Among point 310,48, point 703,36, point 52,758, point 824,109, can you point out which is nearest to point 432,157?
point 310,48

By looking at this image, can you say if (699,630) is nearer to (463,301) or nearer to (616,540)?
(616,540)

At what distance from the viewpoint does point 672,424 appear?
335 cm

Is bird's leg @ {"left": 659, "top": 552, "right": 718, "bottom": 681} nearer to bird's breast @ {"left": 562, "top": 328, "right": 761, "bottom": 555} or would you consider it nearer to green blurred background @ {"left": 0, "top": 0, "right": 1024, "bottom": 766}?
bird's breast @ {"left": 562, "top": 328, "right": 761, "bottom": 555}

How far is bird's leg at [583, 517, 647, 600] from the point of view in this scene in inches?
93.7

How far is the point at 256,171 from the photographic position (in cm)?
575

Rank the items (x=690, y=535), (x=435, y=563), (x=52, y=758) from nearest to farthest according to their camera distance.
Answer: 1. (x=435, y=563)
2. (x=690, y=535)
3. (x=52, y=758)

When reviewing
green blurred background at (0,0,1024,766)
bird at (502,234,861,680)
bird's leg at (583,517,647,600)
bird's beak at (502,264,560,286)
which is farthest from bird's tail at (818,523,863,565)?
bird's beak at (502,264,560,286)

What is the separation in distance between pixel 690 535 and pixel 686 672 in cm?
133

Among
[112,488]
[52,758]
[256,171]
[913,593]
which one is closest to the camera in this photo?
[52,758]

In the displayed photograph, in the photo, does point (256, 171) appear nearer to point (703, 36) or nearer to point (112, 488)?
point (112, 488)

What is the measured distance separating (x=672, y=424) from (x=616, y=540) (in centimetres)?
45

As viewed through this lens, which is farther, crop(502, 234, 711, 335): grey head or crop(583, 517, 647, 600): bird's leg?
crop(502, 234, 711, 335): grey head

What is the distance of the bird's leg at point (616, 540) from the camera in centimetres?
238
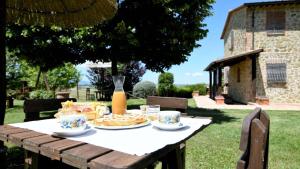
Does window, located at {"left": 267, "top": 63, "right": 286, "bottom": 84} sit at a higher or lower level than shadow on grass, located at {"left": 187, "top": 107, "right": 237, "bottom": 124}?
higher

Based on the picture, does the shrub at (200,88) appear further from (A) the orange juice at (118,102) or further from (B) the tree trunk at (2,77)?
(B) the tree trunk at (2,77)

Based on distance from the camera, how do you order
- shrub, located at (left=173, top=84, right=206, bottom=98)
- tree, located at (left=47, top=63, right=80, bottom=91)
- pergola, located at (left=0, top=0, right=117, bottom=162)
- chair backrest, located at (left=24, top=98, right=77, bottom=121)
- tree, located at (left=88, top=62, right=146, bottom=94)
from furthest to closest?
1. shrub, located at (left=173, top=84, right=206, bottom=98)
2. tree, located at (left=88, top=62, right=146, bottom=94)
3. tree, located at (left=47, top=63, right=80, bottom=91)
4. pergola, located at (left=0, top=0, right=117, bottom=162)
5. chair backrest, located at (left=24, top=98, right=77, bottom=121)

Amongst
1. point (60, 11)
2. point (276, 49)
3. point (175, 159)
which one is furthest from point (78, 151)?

━━━

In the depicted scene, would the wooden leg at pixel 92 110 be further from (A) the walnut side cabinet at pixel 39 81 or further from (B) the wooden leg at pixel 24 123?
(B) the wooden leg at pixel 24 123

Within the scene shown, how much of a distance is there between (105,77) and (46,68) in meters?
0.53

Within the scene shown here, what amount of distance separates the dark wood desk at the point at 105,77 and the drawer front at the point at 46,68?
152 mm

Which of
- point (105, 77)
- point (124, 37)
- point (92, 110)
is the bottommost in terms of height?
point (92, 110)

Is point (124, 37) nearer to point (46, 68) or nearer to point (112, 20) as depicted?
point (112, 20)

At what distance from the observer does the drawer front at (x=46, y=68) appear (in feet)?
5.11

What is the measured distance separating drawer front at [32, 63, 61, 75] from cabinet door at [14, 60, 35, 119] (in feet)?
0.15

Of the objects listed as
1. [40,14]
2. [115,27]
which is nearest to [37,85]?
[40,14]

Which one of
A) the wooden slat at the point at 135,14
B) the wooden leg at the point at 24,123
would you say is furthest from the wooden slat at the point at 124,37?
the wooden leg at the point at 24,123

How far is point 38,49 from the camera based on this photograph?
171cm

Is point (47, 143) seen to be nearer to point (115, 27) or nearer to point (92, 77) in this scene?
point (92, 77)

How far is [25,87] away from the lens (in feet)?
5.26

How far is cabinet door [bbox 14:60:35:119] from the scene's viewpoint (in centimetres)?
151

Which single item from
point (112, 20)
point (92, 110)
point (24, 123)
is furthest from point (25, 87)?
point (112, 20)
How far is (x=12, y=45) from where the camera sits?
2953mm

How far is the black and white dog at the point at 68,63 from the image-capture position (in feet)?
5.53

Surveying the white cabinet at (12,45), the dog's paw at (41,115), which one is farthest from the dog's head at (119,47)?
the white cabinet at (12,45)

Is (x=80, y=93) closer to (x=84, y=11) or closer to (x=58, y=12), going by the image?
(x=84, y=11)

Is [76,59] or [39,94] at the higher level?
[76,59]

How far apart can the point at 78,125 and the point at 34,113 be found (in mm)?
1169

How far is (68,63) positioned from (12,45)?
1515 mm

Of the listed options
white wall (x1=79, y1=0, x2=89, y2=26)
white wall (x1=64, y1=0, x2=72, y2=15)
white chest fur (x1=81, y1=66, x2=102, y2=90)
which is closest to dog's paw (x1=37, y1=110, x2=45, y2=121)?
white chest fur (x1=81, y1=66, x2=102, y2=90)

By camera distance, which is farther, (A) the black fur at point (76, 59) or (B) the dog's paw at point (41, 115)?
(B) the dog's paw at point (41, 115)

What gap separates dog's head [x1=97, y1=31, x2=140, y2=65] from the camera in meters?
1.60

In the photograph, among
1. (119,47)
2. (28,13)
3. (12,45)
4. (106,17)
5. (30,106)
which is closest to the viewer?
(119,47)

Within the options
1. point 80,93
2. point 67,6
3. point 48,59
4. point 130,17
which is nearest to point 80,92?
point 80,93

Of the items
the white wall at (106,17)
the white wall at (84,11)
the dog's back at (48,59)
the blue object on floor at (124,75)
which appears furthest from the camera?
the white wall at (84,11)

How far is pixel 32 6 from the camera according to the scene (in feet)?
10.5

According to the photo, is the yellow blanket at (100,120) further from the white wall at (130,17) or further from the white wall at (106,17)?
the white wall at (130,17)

━━━

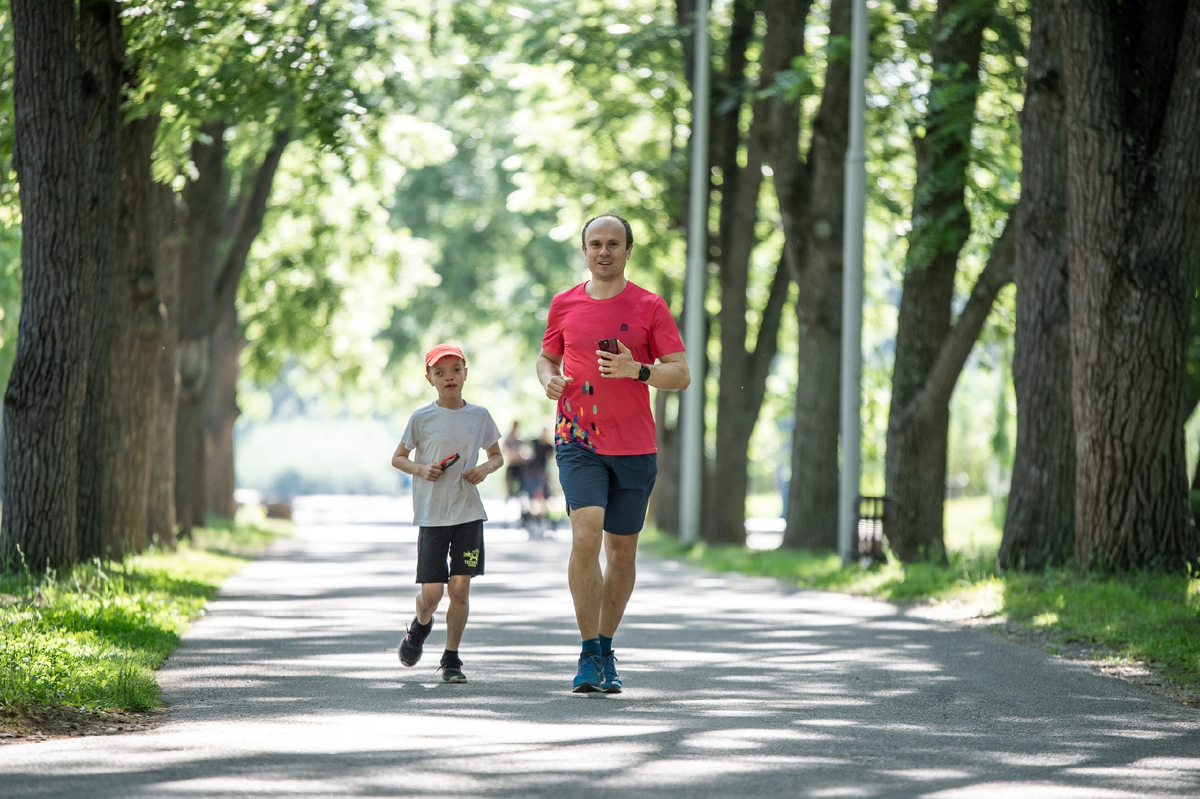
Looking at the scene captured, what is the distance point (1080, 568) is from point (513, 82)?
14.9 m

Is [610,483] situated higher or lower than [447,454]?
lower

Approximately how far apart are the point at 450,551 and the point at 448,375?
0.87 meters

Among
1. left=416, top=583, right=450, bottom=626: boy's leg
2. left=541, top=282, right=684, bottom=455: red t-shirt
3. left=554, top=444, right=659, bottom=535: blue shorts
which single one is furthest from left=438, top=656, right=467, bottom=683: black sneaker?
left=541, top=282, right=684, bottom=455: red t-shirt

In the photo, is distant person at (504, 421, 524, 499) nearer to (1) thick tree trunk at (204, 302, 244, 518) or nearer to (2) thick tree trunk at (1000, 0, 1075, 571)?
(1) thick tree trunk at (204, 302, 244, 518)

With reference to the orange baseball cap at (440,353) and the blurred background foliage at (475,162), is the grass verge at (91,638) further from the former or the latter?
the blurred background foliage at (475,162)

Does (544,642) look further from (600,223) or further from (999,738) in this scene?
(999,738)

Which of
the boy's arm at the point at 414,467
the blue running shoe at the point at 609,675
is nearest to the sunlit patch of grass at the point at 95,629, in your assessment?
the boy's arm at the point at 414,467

━━━

→ O que se pede
Conte em quantas linhas dos itens acima aparece a palavra "between". Responda só com o número.

→ Resposta completa
2